__TASK DETAILS__:
Show every line of the data where the word "track" can be found.

__RECORDS SUPPLIED__:

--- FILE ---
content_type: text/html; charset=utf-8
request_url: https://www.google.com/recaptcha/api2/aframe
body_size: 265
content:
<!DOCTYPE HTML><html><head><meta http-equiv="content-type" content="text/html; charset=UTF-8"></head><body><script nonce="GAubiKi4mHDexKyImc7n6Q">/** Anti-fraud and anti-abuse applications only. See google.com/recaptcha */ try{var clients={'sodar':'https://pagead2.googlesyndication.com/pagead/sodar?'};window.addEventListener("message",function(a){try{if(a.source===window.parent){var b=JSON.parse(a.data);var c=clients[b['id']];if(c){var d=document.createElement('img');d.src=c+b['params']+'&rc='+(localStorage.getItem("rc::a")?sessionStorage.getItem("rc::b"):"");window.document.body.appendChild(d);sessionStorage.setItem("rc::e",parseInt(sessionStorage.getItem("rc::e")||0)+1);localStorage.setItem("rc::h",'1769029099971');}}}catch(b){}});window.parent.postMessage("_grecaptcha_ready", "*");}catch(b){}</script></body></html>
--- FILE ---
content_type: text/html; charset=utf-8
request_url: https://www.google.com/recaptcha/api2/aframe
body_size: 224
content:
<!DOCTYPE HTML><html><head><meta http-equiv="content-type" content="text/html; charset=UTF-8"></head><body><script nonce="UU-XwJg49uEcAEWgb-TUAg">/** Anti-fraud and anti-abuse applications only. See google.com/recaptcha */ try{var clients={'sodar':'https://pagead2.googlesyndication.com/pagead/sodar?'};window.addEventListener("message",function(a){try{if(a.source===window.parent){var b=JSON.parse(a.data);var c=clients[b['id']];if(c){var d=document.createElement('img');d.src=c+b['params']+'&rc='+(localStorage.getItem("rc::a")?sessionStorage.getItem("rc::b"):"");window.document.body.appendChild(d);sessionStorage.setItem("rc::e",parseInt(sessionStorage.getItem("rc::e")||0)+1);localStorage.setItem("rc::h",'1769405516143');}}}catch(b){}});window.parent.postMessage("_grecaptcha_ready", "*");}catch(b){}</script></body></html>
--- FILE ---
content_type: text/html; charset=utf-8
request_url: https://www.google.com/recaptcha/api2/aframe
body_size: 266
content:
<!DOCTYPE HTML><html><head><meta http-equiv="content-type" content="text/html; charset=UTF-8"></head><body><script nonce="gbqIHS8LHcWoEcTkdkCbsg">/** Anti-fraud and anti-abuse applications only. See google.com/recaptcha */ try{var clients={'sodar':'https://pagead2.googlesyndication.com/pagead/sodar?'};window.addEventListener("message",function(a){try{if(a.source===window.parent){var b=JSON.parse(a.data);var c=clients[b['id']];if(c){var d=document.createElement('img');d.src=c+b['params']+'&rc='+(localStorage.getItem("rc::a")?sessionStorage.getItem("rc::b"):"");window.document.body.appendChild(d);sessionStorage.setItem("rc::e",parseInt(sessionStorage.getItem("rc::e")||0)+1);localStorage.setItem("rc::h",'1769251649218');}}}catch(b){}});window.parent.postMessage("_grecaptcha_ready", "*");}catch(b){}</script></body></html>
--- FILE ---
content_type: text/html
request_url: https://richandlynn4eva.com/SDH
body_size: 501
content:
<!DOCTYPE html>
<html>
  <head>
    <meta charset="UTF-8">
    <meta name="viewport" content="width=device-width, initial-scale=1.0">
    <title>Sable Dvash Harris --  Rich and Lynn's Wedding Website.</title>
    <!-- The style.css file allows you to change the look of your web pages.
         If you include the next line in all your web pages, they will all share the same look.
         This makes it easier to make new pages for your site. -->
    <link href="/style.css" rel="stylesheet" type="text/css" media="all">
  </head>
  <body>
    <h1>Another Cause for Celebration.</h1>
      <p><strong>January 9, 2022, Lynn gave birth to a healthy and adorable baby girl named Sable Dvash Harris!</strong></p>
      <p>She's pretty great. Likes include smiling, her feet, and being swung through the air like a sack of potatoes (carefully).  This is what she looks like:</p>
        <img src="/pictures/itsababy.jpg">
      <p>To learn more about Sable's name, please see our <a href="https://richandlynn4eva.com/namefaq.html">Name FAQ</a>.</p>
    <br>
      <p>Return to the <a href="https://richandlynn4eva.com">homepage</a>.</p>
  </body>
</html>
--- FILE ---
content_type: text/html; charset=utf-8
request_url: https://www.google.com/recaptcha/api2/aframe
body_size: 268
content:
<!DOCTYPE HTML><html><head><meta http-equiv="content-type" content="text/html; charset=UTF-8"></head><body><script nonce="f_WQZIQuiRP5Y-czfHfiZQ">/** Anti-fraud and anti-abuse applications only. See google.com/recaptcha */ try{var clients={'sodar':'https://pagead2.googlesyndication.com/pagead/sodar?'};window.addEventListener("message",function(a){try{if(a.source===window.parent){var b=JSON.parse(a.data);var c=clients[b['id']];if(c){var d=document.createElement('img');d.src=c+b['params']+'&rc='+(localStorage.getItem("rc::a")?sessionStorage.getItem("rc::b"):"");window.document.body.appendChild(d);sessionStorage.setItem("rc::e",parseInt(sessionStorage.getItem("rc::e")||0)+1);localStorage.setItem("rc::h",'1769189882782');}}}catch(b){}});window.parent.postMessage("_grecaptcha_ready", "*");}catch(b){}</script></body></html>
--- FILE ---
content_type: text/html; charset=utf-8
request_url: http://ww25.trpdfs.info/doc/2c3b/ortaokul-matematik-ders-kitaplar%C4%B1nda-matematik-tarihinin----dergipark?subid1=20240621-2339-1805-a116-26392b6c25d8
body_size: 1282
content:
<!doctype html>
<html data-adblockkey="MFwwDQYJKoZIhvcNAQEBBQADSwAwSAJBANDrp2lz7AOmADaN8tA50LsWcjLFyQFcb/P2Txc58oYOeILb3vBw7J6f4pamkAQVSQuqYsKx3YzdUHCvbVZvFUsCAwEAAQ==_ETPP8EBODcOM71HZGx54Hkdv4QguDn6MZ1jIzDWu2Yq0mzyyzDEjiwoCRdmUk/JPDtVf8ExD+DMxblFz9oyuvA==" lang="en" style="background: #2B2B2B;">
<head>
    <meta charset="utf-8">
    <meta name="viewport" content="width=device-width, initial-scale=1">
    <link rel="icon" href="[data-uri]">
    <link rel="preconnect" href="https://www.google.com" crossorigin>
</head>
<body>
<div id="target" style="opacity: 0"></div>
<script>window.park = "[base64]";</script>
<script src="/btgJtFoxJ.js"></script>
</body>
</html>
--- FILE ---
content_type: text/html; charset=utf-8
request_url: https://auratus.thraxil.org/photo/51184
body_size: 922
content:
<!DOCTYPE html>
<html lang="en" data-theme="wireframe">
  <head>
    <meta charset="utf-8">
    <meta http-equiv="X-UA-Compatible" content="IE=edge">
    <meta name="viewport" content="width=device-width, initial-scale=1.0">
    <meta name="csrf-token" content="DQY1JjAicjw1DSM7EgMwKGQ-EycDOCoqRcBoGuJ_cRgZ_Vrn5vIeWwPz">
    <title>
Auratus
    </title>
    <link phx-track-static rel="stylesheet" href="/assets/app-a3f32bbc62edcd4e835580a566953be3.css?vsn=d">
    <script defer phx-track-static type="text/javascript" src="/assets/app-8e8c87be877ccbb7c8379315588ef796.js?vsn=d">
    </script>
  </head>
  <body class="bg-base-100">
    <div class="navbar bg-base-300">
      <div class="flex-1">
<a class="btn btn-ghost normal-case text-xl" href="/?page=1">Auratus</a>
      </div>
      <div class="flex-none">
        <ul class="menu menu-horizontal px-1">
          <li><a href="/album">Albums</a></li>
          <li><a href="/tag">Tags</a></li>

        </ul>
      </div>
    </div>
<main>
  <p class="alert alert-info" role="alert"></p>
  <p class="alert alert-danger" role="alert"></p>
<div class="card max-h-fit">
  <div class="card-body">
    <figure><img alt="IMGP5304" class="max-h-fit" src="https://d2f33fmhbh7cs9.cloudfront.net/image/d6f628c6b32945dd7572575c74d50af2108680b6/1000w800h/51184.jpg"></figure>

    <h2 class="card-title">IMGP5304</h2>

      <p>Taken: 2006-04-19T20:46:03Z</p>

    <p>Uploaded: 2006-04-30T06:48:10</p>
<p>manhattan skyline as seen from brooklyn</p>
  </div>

__RESPONSE FOR THIS EXERCISE__:
    <link phx-track-static rel="stylesheet" href="/assets/app-a3f32bbc62edcd4e835580a566953be3.css?vsn=d">
    <script defer phx-track-static type="text/javascript" src="/assets/app-8e8c87be877ccbb7c8379315588ef796.js?vsn=d">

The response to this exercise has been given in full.